Task to carry out -
Set down exactly, from the records below, the line with "[researcher-annotated camera trap]" through the line with "A: Sequence-level.", and nothing else.

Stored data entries
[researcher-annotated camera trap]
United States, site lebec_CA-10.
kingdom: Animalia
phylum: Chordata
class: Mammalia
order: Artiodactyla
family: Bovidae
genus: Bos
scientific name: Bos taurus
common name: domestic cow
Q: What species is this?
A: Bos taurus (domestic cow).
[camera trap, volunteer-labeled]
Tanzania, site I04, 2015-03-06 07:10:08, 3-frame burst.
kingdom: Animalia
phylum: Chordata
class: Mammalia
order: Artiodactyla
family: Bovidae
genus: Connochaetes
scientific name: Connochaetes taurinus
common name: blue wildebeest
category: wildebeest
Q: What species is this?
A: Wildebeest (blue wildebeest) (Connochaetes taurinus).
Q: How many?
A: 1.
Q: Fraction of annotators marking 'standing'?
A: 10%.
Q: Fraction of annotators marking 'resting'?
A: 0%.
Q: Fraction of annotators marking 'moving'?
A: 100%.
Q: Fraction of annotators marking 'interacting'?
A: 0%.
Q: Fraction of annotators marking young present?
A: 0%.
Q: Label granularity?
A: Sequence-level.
...
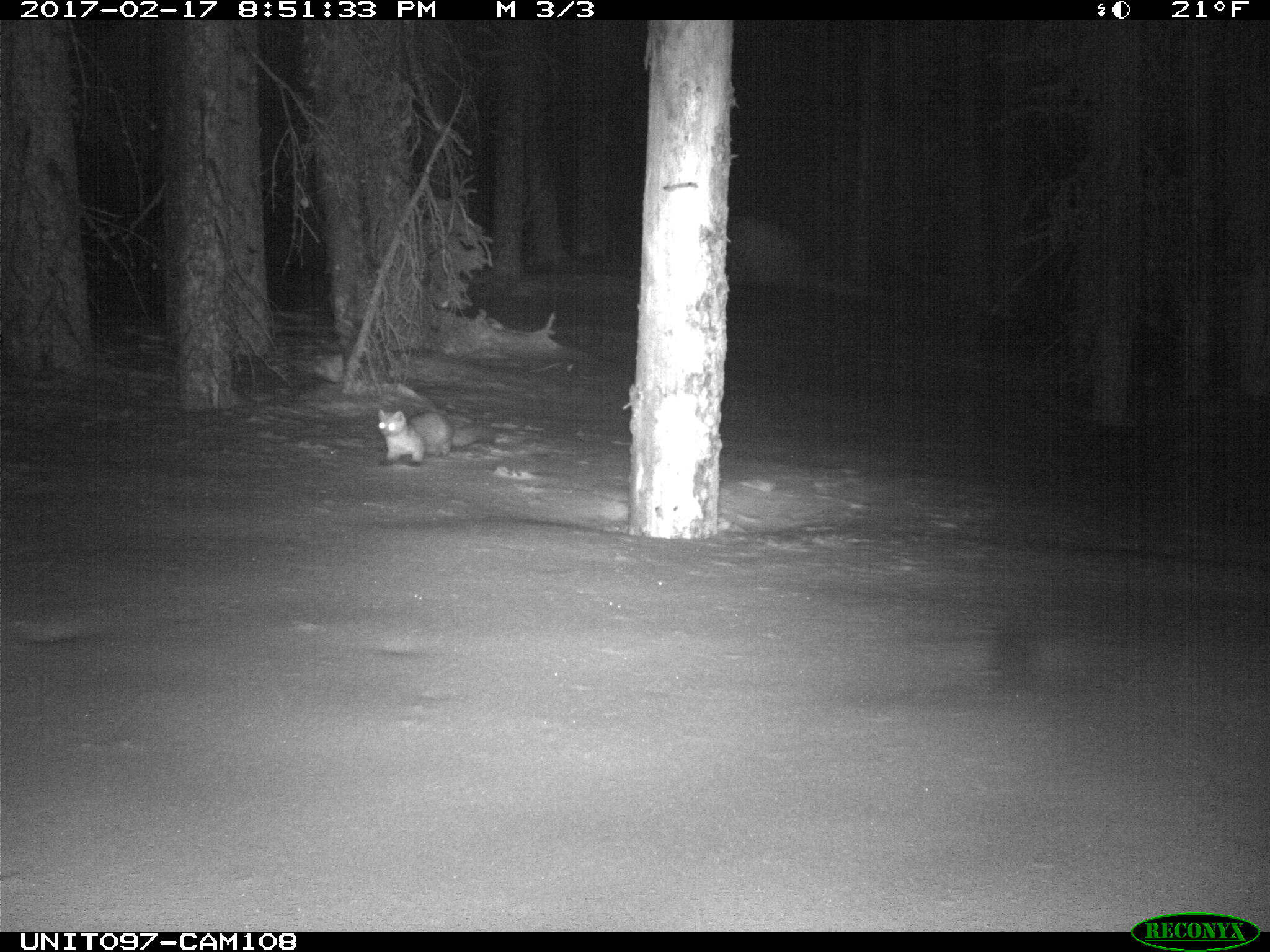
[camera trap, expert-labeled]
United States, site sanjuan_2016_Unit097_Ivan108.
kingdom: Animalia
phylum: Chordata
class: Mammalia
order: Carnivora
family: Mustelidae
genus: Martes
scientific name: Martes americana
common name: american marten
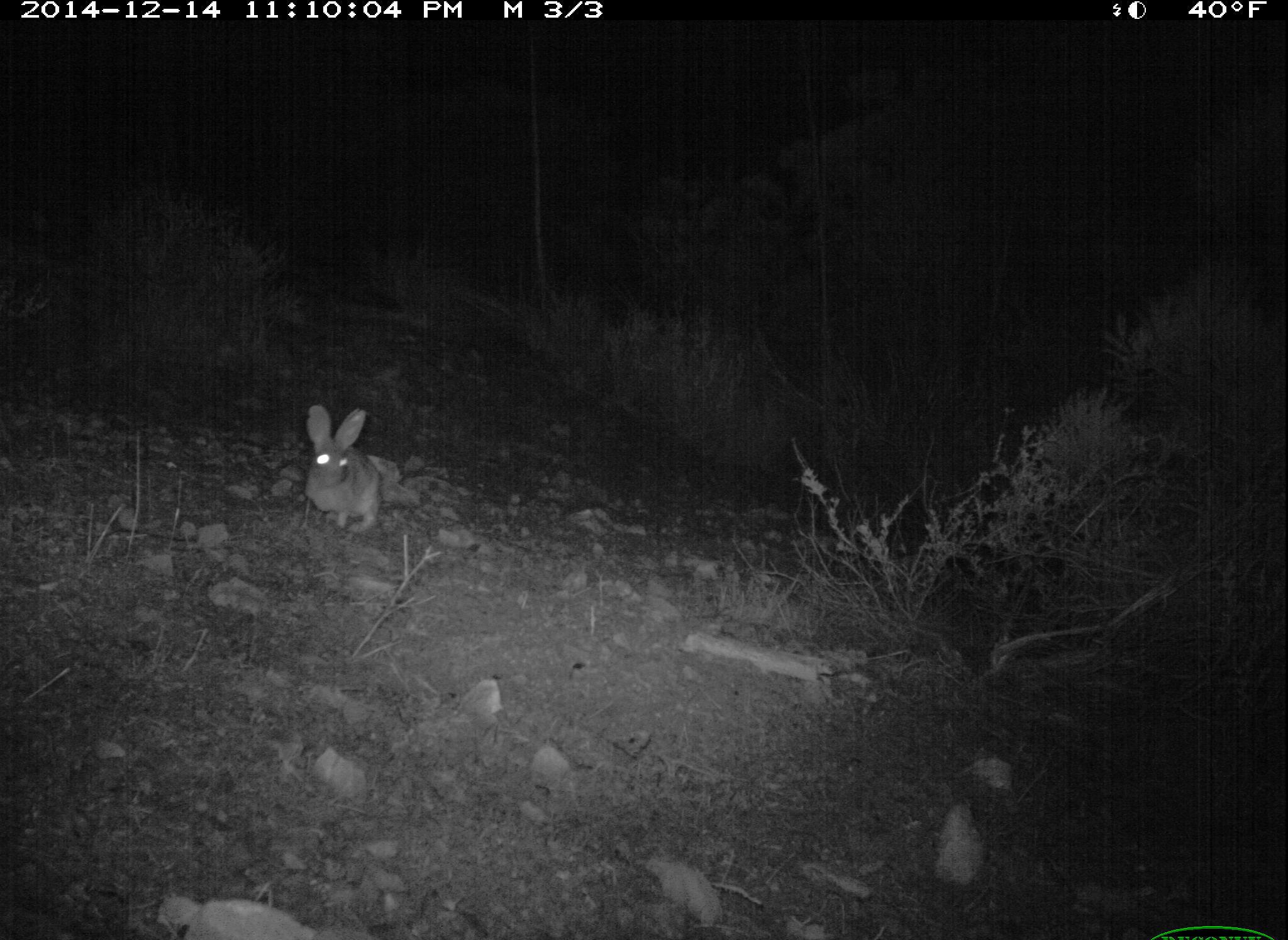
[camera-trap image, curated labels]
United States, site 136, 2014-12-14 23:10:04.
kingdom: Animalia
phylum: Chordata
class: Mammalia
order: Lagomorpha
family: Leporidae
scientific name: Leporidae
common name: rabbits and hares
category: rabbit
---
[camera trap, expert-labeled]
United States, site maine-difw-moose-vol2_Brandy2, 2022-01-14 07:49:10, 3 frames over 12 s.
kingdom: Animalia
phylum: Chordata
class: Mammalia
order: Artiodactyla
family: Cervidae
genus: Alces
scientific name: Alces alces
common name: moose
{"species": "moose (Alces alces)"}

Task answer -
[researcher-annotated camera trap]
United States, site lebec_CA-10.
kingdom: Animalia
phylum: Chordata
class: Mammalia
order: Artiodactyla
family: Bovidae
genus: Bos
scientific name: Bos taurus
common name: domestic cow
Q: What species is this?
A: Bos taurus (domestic cow).
[camera trap, volunteer-labeled]
Tanzania, site I04, 2015-03-06 07:10:08, 3-frame burst.
kingdom: Animalia
phylum: Chordata
class: Mammalia
order: Artiodactyla
family: Bovidae
genus: Connochaetes
scientific name: Connochaetes taurinus
common name: blue wildebeest
category: wildebeest
Q: What species is this?
A: Wildebeest (blue wildebeest) (Connochaetes taurinus).
Q: How many?
A: 1.
Q: Fraction of annotators marking 'standing'?
A: 10%.
Q: Fraction of annotators marking 'resting'?
A: 0%.
Q: Fraction of annotators marking 'moving'?
A: 100%.
Q: Fraction of annotators marking 'interacting'?
A: 0%.
Q: Fraction of annotators marking young present?
A: 0%.
Q: Label granularity?
A: Sequence-level.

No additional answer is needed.